When the Kenaitze Indian Tribe broke ground on its new Dena’ina Wellness Center last week, Jaylene Peterson-Nyren shared a sentiment that got us thinking.
Peterson-Nyren, the tribe’s executive director, said the wellness center will do more than provide medical care to local Alaska Natives. The building will serve to elevate wellness of both mind and body to a priority, allow Natives to use their talents and resources, ensure they have a common safety net and allow them to share those resources with others.
That is the “our definition of prosperity,” she said.
What a thought — we had never considered such a perspective. Usually these groundbreaking ceremonies aren’t more than an opportunity for posed photos and waxing political.
But that sentiment really rang true for us.
This center will be a lot of things — 50 new jobs, increased access to care such as medical, dental, behavioral and optometry among many others. But we hope it serves, as Peterson-Nyren said, not so much an opportunity to receive, but to give. And to share.
In fact, much was shared to create the center, including tax funds from the state, hours from countless dedicated individuals and other time and resources.
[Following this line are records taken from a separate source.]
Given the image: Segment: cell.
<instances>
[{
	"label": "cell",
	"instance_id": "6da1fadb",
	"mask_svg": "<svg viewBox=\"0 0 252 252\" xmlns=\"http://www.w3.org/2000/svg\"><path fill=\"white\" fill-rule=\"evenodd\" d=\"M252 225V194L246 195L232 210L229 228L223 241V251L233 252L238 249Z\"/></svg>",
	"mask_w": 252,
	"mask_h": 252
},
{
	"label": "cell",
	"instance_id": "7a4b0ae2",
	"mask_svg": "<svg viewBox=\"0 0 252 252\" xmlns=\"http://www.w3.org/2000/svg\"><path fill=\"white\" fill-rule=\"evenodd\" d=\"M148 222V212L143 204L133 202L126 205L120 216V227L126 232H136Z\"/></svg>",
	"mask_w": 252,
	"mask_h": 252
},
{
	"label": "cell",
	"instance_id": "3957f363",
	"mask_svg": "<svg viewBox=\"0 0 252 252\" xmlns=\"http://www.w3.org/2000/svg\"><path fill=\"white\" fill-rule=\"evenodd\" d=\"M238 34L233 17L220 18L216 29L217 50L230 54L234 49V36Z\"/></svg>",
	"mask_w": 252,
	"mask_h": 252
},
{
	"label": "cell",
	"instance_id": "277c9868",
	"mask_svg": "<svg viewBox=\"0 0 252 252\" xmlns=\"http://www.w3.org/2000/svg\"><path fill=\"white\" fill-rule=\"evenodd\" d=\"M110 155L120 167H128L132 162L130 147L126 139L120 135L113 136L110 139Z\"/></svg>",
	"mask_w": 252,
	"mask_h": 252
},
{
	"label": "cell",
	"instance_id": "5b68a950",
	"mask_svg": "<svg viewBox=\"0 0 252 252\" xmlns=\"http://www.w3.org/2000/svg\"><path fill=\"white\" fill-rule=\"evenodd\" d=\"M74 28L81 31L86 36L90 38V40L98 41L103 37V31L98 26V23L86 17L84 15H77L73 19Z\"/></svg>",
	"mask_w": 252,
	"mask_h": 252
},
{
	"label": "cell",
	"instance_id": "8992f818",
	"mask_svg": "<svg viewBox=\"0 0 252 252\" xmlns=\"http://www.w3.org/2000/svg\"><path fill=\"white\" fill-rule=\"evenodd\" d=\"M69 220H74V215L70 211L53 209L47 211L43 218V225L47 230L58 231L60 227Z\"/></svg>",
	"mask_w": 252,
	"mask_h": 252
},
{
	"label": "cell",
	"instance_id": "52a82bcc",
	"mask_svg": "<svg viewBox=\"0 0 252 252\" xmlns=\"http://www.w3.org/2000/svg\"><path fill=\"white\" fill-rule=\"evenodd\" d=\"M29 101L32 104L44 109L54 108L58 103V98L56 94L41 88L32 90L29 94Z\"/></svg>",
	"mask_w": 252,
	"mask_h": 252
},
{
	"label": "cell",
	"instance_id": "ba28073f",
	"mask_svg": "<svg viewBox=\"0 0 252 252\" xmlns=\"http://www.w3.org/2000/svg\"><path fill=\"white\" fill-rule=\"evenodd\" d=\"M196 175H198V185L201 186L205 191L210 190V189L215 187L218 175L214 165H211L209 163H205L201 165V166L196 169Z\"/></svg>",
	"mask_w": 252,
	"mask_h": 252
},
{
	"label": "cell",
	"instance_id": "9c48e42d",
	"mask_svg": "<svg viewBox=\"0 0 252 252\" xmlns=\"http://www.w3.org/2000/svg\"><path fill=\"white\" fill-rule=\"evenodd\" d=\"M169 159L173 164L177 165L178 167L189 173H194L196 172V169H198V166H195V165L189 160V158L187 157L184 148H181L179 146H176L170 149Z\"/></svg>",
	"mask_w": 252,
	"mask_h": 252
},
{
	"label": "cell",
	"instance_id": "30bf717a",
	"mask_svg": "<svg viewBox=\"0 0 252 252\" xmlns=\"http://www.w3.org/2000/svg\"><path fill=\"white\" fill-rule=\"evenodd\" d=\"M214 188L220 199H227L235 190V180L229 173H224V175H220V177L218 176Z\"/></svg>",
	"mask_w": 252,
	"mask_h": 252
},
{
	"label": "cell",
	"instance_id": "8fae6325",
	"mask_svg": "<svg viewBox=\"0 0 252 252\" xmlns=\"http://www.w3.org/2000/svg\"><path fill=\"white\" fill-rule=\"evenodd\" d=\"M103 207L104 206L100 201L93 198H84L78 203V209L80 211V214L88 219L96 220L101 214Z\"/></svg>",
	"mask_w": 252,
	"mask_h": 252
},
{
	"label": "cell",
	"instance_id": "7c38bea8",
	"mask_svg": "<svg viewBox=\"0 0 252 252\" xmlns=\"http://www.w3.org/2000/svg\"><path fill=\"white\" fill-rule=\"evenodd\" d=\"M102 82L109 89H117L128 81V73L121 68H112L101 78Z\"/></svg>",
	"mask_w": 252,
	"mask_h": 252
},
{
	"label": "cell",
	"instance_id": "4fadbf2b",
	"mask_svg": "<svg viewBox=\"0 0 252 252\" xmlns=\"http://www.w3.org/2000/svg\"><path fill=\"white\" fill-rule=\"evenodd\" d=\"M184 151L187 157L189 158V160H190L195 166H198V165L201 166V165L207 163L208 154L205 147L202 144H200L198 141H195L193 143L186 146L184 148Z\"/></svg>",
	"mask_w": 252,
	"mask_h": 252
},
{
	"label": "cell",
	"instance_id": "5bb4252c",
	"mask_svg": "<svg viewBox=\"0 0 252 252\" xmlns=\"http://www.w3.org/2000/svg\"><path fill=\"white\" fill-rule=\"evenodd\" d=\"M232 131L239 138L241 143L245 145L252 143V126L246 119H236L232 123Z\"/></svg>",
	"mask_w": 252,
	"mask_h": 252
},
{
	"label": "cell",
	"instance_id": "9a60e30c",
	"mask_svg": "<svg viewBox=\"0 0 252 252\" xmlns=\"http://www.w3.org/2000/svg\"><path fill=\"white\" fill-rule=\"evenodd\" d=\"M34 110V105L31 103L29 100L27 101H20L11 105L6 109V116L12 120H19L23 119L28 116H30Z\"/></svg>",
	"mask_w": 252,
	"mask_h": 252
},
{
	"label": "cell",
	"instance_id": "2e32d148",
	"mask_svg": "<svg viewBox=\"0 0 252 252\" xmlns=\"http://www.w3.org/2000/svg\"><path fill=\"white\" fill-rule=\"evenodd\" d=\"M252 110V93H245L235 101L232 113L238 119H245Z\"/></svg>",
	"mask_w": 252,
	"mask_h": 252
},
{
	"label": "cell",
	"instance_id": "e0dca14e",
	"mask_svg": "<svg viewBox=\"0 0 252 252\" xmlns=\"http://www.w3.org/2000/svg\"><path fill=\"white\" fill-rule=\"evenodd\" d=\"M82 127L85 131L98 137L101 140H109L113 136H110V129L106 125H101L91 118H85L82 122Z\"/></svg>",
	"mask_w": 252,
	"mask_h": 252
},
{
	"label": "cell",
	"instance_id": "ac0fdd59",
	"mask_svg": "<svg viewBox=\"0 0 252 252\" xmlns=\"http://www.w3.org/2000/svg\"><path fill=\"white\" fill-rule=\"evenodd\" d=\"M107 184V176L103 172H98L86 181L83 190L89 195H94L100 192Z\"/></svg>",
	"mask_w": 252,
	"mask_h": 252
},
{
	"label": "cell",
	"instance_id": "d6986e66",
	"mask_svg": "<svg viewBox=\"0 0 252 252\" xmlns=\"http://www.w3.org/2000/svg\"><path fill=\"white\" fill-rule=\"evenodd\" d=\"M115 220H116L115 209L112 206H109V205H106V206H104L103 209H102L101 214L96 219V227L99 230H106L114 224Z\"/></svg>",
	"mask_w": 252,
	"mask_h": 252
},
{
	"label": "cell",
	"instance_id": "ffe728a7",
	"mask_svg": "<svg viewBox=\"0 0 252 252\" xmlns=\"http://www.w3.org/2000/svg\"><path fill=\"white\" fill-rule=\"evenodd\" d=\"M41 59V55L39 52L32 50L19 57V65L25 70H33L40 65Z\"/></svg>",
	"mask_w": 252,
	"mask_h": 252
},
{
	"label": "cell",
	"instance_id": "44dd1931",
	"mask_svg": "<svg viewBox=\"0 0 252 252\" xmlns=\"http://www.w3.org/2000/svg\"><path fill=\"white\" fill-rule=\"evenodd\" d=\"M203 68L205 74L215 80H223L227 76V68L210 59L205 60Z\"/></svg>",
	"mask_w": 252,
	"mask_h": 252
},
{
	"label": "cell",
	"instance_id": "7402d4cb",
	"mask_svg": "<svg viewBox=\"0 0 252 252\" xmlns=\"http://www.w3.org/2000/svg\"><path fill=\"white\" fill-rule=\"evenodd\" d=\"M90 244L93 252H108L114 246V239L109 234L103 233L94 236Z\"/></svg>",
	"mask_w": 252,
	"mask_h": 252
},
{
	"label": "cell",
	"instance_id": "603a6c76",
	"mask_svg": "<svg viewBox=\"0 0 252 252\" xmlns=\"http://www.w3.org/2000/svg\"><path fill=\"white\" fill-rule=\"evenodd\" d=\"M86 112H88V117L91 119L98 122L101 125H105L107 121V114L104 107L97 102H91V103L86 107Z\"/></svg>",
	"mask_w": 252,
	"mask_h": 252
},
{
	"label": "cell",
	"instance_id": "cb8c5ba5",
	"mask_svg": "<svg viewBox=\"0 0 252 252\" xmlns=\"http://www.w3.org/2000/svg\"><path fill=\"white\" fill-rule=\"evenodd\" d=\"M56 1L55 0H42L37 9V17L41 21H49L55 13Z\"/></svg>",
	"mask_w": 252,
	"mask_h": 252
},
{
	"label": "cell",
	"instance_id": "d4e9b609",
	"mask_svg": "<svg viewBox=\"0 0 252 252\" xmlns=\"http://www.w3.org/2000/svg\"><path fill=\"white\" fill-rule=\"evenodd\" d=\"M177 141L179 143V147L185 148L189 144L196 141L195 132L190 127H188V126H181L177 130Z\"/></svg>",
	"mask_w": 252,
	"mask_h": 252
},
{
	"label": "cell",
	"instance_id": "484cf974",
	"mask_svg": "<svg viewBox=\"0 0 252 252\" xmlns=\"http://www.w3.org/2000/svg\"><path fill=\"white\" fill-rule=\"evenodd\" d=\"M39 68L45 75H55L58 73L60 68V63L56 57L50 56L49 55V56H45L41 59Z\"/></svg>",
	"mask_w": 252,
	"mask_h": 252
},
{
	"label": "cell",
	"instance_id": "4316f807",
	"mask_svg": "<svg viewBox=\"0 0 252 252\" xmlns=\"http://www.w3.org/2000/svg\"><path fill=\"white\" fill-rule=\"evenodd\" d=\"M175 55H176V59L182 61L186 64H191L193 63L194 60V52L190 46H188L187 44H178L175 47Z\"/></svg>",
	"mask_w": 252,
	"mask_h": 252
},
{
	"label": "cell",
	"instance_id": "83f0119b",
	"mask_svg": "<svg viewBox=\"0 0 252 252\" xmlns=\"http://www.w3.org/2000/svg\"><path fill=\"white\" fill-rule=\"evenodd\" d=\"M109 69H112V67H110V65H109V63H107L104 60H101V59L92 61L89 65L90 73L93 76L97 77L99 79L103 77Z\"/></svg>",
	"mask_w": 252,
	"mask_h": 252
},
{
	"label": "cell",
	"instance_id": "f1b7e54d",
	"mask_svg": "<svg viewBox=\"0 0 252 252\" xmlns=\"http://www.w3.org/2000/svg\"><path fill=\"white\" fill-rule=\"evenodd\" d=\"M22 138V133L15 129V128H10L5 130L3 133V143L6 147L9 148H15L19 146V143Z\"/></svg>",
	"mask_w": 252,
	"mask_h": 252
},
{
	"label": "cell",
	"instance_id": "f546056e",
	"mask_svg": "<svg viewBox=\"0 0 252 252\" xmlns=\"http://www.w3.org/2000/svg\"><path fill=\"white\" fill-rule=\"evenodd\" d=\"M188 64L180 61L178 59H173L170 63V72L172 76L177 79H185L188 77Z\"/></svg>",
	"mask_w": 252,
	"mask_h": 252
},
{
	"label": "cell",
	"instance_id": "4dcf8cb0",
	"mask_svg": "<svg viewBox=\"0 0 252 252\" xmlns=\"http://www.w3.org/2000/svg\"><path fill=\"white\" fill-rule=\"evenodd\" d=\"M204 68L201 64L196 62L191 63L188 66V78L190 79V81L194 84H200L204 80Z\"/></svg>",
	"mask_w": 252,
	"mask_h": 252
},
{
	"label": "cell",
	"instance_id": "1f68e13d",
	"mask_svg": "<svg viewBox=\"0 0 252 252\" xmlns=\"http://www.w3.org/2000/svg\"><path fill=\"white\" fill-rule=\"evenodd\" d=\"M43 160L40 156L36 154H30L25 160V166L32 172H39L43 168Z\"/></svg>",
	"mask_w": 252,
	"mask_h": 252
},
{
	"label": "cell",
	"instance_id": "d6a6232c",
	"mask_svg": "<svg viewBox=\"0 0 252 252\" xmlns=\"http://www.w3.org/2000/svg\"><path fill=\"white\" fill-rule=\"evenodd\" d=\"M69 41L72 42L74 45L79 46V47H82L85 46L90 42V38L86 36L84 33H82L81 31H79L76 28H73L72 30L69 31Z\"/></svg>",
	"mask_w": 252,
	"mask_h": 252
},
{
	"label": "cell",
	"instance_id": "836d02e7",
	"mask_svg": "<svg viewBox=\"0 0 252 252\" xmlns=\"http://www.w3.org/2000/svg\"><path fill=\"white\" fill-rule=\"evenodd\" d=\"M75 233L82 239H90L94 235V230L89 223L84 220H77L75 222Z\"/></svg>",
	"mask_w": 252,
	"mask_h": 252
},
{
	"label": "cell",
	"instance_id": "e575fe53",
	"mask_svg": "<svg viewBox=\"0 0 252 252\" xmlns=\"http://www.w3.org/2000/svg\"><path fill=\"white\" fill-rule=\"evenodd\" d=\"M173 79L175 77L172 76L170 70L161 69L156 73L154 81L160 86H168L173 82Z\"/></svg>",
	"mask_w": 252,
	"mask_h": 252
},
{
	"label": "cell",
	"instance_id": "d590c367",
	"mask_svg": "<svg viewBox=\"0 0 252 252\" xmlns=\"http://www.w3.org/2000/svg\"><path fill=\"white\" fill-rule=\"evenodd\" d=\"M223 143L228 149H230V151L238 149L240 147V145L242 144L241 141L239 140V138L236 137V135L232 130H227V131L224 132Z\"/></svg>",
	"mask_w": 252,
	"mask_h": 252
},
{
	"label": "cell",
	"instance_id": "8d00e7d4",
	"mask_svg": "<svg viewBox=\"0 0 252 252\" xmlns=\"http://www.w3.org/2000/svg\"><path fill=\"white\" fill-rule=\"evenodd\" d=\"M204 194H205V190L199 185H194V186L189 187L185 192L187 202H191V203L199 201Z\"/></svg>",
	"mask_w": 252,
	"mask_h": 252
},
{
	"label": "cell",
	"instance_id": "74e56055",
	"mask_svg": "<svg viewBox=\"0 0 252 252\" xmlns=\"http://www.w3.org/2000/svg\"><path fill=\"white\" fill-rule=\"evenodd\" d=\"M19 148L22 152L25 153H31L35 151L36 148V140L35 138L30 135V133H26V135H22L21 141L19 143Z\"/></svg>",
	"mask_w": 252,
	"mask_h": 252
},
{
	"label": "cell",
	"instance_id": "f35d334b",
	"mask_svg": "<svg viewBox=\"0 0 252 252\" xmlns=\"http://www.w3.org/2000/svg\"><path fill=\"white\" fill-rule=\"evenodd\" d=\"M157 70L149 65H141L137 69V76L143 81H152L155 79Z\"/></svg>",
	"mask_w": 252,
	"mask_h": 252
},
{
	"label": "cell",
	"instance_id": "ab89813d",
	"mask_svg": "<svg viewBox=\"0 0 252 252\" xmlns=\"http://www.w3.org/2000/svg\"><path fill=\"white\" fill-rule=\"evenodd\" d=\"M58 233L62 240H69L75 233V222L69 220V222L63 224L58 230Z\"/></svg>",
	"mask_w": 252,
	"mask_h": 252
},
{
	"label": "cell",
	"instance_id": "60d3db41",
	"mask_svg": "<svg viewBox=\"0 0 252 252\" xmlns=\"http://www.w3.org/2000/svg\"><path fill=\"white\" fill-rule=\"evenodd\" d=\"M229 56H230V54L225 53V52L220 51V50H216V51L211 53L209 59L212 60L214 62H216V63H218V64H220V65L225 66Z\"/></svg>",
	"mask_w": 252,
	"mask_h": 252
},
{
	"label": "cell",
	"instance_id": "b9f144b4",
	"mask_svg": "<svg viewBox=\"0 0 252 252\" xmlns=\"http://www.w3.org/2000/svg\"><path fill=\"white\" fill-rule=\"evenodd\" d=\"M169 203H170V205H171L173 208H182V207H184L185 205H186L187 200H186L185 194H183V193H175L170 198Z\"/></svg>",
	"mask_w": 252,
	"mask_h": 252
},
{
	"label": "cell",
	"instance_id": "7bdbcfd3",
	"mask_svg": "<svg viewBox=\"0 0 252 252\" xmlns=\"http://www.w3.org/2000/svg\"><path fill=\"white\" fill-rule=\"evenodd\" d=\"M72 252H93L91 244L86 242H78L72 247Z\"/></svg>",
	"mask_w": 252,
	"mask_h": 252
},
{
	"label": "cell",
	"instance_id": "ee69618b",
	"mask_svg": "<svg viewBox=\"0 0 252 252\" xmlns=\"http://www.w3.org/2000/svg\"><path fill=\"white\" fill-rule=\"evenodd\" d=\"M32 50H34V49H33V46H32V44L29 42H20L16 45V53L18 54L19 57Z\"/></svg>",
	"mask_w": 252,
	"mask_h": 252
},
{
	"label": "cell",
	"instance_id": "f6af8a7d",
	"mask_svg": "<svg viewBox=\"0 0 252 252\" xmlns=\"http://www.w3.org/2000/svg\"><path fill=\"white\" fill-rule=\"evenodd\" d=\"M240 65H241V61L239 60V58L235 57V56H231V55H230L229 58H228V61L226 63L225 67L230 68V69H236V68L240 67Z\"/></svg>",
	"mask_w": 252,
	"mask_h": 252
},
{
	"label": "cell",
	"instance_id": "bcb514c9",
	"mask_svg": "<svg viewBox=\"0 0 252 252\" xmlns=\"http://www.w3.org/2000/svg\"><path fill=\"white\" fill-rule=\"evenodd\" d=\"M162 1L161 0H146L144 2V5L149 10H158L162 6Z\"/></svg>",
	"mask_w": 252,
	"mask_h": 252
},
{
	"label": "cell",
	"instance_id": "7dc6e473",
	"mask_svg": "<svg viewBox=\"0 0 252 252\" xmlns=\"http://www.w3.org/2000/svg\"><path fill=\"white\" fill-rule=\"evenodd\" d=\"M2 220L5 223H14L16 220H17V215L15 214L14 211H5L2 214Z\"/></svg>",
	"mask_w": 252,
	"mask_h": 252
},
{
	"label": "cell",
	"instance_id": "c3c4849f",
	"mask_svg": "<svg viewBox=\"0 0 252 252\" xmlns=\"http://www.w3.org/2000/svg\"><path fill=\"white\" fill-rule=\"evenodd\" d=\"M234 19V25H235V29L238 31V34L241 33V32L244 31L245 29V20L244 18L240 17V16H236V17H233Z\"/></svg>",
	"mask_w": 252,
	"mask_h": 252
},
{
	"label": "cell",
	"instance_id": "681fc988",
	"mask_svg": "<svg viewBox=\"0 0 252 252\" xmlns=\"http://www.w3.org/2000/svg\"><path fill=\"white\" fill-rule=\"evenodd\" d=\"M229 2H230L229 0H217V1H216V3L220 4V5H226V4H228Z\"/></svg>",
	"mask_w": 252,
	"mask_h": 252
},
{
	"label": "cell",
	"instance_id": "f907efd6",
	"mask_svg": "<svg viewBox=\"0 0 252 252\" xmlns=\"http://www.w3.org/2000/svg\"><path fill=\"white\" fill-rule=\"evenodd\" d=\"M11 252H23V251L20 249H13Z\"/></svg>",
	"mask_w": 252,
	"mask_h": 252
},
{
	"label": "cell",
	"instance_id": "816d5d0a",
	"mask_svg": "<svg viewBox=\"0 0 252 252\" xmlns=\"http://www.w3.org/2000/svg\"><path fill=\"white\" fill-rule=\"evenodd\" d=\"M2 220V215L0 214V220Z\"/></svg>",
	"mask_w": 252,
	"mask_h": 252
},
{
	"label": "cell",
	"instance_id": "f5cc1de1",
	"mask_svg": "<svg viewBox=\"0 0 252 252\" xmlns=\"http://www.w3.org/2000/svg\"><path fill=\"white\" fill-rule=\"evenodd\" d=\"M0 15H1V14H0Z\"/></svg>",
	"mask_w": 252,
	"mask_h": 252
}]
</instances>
We can take pride in such an endeavor.
Buildings stand tall against time, but buildings that serve as beacons of hope and healing stand taller. And when one elevates that level of service, it can encourage and shape others to follow. We hope the wellness center is a nudge for other areas around our Peninsula and state to follow suit – when there is a need and support, amazing things can be built.
Moreover, we are proud the tribe is returning to a site important to the Kathnuht’ana; where the raven flies, the river empties into the inlet and Iliamna, Spurr and Redoubt stand tall. We hope this means more expansion and development of Old Town for Native purposes — it is great and unique that a people are able to hold onto the areas important to it.
In short: We’d like to congratulate the Tribe on their new wellness center and wish them well as they begin construction. We’d also like to commend those who worked hard to ensure funding was set aside to help. We’re confident the center will bring a wholeness to the health of all it serves.